Just getting rid of Doom, or banning handguns, or whatever the simple answer of the week will be - it's not enough. But people, they want a simple answer to a complex problem. So the problem likely will not be comprehended for a long time. Never, possibly.

And this same mentality helps explain why people want to describe the Linux phenomena as a simple group of people, doing something simple.

Linux, like any Unix, is not simple in makeup. The people that contribute constitute a cross section of folks all over the globe, with generally only one thing in common: Internet access. The love of the product goes the same way: These people are all looking at it from their perspective. They are all contributing for different reasons.

It's not a simple answer. To make it simple, that's a serious mistake.

Yes, we don't have much respect for Microsoft. Why should we? But, to think that Linux is just happening because it's the ABM crowd, that's a mistake.

We are anything but, the anything but Microsoft crowd.

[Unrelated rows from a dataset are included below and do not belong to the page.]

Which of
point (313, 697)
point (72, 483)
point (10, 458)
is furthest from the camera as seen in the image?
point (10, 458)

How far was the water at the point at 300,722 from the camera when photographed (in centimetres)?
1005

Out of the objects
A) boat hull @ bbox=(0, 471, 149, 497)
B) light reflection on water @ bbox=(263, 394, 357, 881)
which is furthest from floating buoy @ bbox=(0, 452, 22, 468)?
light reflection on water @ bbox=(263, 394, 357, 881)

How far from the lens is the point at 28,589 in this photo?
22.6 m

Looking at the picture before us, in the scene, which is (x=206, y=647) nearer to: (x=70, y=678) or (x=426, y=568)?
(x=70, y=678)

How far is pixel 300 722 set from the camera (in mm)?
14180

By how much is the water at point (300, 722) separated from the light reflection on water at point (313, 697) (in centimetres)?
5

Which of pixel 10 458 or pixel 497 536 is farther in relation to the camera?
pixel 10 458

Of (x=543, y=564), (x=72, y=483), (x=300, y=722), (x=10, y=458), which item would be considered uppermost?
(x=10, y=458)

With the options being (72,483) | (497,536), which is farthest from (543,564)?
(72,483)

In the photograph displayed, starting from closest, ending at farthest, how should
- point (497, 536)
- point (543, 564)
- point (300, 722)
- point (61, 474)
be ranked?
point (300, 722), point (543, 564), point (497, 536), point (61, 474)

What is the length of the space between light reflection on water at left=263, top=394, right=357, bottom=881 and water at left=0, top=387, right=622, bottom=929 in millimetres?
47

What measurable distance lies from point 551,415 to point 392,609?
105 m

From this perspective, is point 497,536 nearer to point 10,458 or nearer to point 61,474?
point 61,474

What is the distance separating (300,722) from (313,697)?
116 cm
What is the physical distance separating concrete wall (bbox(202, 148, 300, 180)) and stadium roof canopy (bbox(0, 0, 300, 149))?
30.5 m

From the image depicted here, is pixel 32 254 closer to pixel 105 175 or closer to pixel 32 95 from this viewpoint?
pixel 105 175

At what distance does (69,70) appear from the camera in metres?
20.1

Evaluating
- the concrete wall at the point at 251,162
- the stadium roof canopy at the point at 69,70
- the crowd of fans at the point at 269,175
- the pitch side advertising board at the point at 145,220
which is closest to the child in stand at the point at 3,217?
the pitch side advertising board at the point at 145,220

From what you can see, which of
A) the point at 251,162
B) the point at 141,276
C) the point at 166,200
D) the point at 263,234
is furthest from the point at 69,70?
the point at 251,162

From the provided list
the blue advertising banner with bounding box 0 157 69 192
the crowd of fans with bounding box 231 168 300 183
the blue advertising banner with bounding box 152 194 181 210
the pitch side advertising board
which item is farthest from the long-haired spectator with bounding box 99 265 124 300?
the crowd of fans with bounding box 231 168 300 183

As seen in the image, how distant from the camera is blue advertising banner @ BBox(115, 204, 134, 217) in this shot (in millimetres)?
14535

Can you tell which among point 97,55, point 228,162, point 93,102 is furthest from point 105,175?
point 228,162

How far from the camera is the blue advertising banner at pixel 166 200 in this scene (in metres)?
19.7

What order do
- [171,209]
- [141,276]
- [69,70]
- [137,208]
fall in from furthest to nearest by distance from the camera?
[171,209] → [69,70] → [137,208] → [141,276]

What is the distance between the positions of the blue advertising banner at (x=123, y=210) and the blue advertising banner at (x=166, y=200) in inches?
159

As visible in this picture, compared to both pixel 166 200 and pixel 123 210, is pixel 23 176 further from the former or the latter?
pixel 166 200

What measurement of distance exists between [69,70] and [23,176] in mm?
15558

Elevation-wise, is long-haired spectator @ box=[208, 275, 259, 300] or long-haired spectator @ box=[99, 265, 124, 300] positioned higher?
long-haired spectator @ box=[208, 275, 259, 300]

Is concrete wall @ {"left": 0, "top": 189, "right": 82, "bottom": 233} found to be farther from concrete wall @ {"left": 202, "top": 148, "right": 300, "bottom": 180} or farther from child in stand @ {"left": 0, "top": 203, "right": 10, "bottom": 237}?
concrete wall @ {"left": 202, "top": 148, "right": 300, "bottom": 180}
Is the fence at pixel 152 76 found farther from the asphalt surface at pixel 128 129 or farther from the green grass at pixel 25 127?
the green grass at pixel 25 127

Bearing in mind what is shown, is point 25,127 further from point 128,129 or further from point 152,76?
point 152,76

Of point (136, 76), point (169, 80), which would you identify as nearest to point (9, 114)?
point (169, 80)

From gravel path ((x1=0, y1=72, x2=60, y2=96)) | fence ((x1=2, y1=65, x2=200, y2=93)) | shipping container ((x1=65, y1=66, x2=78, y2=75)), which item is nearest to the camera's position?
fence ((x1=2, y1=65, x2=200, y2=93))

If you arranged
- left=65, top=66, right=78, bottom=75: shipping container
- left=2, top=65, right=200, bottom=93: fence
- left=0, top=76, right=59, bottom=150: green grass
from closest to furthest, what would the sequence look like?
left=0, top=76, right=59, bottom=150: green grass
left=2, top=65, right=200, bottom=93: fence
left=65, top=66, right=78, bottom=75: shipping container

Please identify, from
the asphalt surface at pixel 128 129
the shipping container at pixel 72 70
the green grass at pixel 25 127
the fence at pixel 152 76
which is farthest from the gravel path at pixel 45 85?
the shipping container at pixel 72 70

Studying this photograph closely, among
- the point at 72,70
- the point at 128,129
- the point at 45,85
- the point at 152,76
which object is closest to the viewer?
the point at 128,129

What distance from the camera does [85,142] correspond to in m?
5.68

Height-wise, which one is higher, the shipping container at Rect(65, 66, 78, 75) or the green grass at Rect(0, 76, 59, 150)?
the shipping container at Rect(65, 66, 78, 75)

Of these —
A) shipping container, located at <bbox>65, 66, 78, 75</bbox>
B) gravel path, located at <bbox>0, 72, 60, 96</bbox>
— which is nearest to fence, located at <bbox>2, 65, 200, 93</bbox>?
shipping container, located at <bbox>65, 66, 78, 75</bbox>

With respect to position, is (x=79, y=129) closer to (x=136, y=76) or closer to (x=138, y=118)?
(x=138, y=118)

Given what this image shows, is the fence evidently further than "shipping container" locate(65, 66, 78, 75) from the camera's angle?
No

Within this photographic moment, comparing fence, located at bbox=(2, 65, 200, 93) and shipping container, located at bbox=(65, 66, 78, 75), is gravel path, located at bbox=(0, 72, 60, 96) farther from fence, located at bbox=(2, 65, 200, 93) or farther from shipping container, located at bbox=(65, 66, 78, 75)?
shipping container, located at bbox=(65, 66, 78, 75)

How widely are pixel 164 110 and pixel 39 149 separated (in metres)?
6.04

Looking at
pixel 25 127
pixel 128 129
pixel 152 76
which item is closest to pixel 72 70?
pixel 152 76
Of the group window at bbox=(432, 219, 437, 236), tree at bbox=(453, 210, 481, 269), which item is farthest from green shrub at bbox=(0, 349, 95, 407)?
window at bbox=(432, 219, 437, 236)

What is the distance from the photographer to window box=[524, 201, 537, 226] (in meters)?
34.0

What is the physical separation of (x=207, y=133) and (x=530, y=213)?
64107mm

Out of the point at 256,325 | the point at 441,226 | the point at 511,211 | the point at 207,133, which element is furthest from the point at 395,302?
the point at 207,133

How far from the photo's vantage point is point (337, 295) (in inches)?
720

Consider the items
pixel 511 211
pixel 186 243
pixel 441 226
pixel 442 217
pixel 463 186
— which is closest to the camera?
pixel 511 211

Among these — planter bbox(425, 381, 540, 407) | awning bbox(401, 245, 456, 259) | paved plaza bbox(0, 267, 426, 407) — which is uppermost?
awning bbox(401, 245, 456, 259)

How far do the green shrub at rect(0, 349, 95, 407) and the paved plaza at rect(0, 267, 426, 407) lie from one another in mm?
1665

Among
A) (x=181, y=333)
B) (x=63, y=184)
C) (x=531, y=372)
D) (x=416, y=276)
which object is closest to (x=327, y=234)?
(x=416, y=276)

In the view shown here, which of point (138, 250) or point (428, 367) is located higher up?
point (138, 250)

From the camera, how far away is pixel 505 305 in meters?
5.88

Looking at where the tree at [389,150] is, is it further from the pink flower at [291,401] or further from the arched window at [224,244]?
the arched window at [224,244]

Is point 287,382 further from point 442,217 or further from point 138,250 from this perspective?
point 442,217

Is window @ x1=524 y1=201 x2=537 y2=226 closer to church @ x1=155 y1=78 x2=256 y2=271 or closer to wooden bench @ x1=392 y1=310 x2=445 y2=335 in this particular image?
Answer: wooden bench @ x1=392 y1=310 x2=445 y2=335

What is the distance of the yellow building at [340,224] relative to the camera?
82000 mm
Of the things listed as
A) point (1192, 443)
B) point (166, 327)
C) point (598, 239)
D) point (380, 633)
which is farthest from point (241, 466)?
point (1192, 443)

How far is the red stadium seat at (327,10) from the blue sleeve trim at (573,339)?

You can go ahead and lump us into that group if you want. It's been done over and over. We might even have a few converts that were previous members of that crowd.

Just don't be surprised when someday, your Mom or Dad talks about how much they love their Linux box.

* hacking: A term referring to "computer artist" - not to be associated with the people that try and break into things, or the people that write virus code: see "cracking".